また、就労を通じた障害者等の社会参画を図る林福連携を進め、働きやすい職場環境の整備やトライアル雇用等を行う事業者などの取組を促進する。


4 林業従事者の労働環境の改善

(1)処遇等の改善

林業経営体の生産性及び収益性の向上、林業従事者の通年雇用化、月給制の導入、社会保険の加入等を促進する。また、林業従事者の技能を客観的に評価して適切に処遇できるよう、技能検定等を活用した能力評価の導入を促進する。

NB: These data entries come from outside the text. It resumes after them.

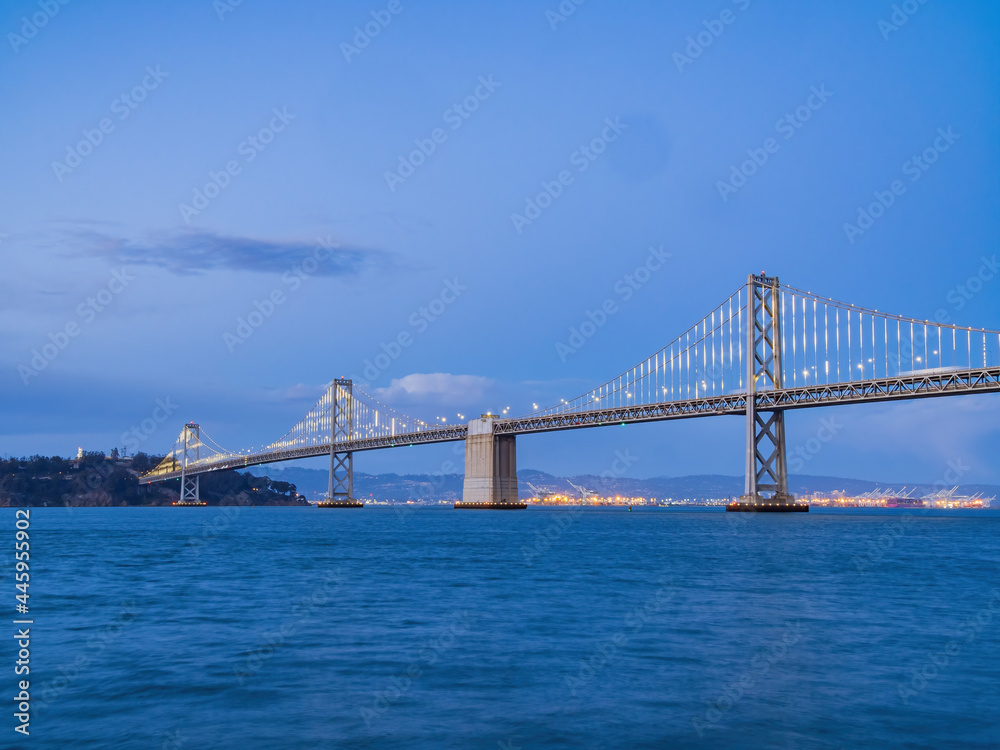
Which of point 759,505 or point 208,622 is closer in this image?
point 208,622

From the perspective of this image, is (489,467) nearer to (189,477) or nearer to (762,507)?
(762,507)

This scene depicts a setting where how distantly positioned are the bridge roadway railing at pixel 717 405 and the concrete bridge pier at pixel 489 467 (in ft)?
4.87

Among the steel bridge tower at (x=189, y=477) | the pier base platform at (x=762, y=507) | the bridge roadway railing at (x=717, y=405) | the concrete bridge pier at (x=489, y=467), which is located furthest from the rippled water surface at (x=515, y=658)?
the steel bridge tower at (x=189, y=477)

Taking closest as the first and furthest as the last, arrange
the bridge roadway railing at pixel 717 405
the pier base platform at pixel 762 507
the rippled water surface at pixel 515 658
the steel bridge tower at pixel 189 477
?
the rippled water surface at pixel 515 658 → the bridge roadway railing at pixel 717 405 → the pier base platform at pixel 762 507 → the steel bridge tower at pixel 189 477

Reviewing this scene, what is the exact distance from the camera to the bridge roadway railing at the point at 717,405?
5266cm

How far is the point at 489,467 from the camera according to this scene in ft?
285

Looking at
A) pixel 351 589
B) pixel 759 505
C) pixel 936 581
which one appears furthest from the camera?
pixel 759 505

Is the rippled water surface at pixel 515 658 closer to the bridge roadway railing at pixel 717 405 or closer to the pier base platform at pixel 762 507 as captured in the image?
the bridge roadway railing at pixel 717 405

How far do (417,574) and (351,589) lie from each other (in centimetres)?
418

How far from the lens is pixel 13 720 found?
9.58 meters

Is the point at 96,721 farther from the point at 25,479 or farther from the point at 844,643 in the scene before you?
the point at 25,479

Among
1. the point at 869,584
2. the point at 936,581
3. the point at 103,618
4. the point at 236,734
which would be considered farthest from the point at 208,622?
the point at 936,581

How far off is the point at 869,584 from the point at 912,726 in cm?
1352

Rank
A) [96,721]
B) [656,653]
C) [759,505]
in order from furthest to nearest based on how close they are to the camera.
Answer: [759,505], [656,653], [96,721]
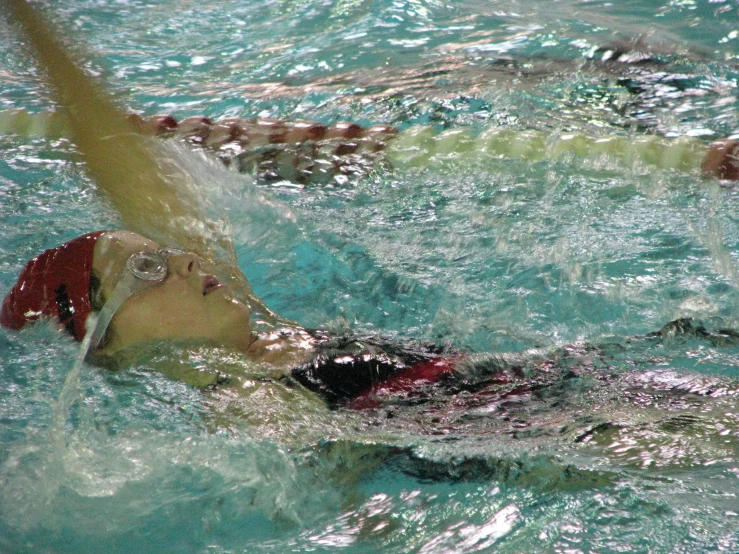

さらに、林業従事者の労働負荷の軽減及び働きやすい職場環境の整備を図るため、自動運転や遠隔操作の機能を有する林業機械の開発・実証、休憩施設や衛生施設の整備等を推進する。


(2)労働安全対策の強化

森林・林業基本計画(令和3(2021)年6月閣議決定)において、同計画策定後10年を目途とした林業労働災害の死傷年千人率を半減する目標を掲げている。この目標の達成に向けて労働安全対策を強化するため、安全な伐木技術の習得など就業者の技能向上のための研修や林業労働安全に資する訓練装置等を活用した研修、労働安全衛生装備・装置の導入支援、林業経営体への安全巡回指導、振動障害及び蜂刺傷災害の予防対策、労働安全衛生マネジメントシステムの普及啓発等を実施する。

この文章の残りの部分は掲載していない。